WRITTEN EXERCISE:
Update the records from the line that has "Within the picture" through the end of the records by changing "camera" to "photographer", leaving everything else unchanged.

STORED DATA:
>> Begin

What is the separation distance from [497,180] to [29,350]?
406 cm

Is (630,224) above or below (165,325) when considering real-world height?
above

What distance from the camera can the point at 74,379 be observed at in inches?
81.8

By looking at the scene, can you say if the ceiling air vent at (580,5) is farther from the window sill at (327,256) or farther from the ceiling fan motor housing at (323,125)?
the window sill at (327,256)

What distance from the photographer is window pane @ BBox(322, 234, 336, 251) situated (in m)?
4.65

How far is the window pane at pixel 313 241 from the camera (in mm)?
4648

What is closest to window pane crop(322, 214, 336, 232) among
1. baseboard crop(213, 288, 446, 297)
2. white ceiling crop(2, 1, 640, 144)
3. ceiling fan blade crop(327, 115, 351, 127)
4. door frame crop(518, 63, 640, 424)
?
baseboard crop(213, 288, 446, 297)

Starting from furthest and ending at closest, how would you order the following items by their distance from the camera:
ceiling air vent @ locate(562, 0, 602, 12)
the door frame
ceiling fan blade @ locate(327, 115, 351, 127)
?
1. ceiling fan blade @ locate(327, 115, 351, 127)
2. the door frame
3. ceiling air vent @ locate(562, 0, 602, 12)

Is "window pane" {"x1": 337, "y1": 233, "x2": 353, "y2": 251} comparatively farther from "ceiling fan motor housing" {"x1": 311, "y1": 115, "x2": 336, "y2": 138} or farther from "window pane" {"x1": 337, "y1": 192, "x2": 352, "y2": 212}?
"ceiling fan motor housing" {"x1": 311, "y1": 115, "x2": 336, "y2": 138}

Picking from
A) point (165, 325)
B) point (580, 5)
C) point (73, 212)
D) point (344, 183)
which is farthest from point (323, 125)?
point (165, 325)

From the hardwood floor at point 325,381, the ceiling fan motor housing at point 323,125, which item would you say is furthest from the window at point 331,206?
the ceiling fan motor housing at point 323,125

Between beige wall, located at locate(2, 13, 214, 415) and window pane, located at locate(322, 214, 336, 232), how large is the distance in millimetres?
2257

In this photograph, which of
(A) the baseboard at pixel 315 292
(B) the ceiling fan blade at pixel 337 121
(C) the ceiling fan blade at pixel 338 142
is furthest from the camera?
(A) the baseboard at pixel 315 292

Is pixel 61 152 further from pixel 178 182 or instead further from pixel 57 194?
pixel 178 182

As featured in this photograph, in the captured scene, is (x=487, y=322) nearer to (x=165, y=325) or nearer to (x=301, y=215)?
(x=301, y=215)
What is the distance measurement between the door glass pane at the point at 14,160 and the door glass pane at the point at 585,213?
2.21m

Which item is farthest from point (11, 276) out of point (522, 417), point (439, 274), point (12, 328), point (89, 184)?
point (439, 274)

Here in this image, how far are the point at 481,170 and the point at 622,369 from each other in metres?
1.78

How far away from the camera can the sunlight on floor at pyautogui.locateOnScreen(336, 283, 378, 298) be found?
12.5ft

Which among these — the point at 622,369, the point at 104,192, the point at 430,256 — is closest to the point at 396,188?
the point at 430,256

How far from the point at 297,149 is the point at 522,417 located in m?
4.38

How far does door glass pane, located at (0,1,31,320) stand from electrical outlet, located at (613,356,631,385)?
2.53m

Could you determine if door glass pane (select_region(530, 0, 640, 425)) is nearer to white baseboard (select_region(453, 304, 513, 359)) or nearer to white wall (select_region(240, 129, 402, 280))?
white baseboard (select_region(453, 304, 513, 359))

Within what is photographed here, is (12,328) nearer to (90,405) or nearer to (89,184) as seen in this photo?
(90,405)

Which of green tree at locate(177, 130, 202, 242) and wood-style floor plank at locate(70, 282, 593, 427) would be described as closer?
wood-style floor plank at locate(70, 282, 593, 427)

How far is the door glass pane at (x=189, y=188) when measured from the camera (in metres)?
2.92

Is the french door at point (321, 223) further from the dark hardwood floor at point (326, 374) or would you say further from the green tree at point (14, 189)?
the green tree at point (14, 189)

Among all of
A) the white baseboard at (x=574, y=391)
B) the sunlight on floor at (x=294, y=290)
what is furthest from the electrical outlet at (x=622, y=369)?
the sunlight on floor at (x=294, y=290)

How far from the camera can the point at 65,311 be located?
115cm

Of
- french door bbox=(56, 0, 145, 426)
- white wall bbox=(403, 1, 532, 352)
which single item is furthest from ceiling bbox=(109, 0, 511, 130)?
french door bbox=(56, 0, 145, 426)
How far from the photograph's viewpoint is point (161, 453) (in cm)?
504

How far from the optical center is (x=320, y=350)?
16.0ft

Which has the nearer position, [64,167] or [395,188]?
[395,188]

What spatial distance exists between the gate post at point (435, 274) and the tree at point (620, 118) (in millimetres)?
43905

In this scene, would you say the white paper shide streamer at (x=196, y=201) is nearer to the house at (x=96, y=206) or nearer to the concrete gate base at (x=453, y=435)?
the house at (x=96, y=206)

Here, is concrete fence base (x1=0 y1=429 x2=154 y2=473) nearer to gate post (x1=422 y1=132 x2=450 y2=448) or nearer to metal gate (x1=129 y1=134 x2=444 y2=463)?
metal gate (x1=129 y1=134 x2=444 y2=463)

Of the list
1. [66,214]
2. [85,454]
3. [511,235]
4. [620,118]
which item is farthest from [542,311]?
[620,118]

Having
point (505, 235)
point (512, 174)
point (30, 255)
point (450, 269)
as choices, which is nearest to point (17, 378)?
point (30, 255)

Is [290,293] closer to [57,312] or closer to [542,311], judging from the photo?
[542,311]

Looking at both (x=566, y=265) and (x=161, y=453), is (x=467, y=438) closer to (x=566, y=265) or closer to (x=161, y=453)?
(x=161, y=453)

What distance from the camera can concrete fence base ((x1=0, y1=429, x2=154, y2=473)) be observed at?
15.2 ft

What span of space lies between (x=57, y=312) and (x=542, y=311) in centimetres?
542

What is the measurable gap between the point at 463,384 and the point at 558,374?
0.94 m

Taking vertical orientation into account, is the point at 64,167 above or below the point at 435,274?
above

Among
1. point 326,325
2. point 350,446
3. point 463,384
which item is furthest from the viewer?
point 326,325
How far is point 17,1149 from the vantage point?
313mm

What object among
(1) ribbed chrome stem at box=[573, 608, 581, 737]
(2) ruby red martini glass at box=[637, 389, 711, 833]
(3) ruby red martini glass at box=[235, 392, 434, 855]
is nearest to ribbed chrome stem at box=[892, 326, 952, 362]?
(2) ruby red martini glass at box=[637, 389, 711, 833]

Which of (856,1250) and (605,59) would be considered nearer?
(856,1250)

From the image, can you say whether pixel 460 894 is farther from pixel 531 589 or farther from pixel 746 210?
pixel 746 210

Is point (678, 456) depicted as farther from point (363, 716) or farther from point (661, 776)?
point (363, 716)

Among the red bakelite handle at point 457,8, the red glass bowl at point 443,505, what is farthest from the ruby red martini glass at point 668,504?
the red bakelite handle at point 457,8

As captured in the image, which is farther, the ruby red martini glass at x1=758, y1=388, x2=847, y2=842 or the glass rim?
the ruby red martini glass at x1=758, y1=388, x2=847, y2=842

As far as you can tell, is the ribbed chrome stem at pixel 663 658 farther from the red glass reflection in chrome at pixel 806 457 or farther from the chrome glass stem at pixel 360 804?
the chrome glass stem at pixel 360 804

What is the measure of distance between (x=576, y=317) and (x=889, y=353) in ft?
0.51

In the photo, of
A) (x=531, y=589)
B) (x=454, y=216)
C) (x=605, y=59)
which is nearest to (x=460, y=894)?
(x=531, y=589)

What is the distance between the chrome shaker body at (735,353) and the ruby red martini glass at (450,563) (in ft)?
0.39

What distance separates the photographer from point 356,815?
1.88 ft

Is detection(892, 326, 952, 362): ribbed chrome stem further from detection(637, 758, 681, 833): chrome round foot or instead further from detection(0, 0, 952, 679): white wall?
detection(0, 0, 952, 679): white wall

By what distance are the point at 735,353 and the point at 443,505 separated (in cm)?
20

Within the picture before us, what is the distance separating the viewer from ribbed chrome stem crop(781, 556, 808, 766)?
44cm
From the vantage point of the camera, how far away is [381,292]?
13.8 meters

>> End

OUTPUT BELOW:
Within the picture before us, what is the distance separating the viewer from ribbed chrome stem crop(781, 556, 808, 766)?
44cm
From the vantage point of the photographer, how far away is [381,292]?
13.8 meters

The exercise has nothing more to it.